Llegando a Rotterdam, Holanda. Era el año 2010.
Siempre tengo miedo al viajar. Es inevitable. Va en la maleta y pesa medio kilo, un espacio que bien podría utilizar para un par de medias. Rezo dos oraciones antes que el avión despegue y llevo en mi maleta cada estampita con su santo que, a lo largo de ocho años, me han entregado quienes me han echado sus bendiciones antes de irme. Me niego a guardarlas en otro sitio. Si me las dieron justo al partir, entonces es porque deben ir conmigo en el camino y no son para quedarse en casa.
Ocho años. Hace esa cantidad de tiempo hice mi primer viaje sola, en avión, fuera de Venezuela. Era un viaje corto de cuatro días y mi mamá, mi tía y mi otra tía creyeron conveniente acompañarme hasta el aeropuerto, hasta el counter y hasta la puerta de inmigración que ya no da paso para más nada que no sea la despedida. Yo, con mi actitud de súper héroe que no necesita ese séquito familiar, lo agradecí profundamente, sin decirlo. Cuando uno viaja solo por primera vez, se te apagan unos miedos y se despiertan otros que no conocías, pero luego los vas dejando en el aire mientras el avión consigue su ruta; se quedan en la pista de aterrizaje justo después de pisarla. Miedos que, con el tiempo, se vuelven lejanos.
No sabía yo que podía viajar sola y no extrañar mi casa; ese sitio seguro y siempre con café caliente. No sabía que me iba a gustar tanto como para que después no me imaginara haciendo otra cosa. Eso me tomó unos cuántos años y me ha dejado aquí, justo en el momento que estoy ahora, sin concebir otro verbo en mi vida que no sea ese, viajar.

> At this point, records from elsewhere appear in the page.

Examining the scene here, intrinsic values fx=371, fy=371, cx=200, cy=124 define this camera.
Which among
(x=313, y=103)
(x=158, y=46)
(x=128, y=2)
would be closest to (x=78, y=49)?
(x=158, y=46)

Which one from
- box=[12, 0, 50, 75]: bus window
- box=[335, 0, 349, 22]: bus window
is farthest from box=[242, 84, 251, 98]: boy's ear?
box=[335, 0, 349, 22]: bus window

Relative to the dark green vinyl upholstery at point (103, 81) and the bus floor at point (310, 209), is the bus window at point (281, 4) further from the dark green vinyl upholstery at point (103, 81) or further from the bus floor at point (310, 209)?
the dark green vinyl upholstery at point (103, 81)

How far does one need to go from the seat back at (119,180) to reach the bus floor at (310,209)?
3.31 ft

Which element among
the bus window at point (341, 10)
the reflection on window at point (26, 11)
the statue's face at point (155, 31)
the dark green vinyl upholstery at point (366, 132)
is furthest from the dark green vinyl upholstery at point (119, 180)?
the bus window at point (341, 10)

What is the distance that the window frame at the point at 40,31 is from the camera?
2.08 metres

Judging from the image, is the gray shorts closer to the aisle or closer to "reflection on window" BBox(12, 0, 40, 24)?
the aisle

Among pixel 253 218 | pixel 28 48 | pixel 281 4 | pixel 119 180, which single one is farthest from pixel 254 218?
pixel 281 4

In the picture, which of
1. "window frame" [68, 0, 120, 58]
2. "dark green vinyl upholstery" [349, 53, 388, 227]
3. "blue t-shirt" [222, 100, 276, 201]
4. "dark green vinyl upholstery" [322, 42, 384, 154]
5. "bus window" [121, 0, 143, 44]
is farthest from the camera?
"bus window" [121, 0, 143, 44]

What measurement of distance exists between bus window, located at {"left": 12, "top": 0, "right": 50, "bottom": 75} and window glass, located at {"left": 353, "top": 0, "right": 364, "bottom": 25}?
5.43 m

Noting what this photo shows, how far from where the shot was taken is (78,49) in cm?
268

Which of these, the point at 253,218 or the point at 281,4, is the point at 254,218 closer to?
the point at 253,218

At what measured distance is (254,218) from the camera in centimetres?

No extraño mi casa, no extraño mi cama. Me hacen falta, eso sí, los afectos. Me he dado cuenta que no me aferro a nada material, que cada vez necesito menos, pero que al mismo tiempo crece, con pasmosa aceleración, la necesidad de tener un abrazo cerca, de un beso, de un desayuno preparado por mi mamá y su amor incondicional esperándome; del ladrido interminable de mi perro. Por eso creo que me he vuelto una viajera melancólica, porque extraño todo, incluso, hasta lo que no conozco y he aprendido a reconocer en mí misma lo mucho que puedo llorar al despedirme y lo mucho que me cuesta despegarme de ese pedacito de cariño que me entregaron.
Mi cuarto por varios días en la selva
Me asombro (y me asusta) mi facilidad de acostumbrarme a todo lo que es ajeno a mi rutina. Cinco días durmiendo en una hamaca, a orillas de un río, sin baño, sin luz, y con la selva de fondo, son suficientes para yo ver de qué manera puedo guindar una hamaca en la sala de mi casa al volver y lamentarme, a los dos segundos, de no poder hacerlo. Uno o dos días comiendo con las manos, con hojas de plátano como plato y la sal como único condimento, es lo único que necesito para estar segura que puedo sentarme en el comedor de mi casa, a repetir lo mismo, sin la hoja de plátano, pero con las manos, mientras mi tía ve la novela del mediodía.
Por mucho tiempo me sentí culpable de no extrañar lo que es mío y por esa necesidad absoluta de no estar aquí, pero siempre querer volver. Creo que lo he ido comprendiendo con el tiempo (creo) y me gusta resumirlo diciendo que tengo muchas cosas por ver y que no puedo estar tanto tiempo quieta porque el humor me cambia. A pesar de eso, sé que siempre están ahí mis ansias de regresar como para asegurarme que todo sigue allí, que está el abrazo que tanto necesito. Entonces, eso también me hace ser una viajera contradictoria, o quizá no, pero así soy.
No sé bien si esto que escribo se trata sobre viajar solos, los miedos o el desapego. Tampoco cuál sería el mejor título para vaciar estos delirios. A lo mejor intento decir algo sobre la curiosidad y la inquietud de ver mundo o simplemente es una disertación nostálgica de esas que padecemos los viajeros de vez en cuando. No sé qué es. Ustedes dirán.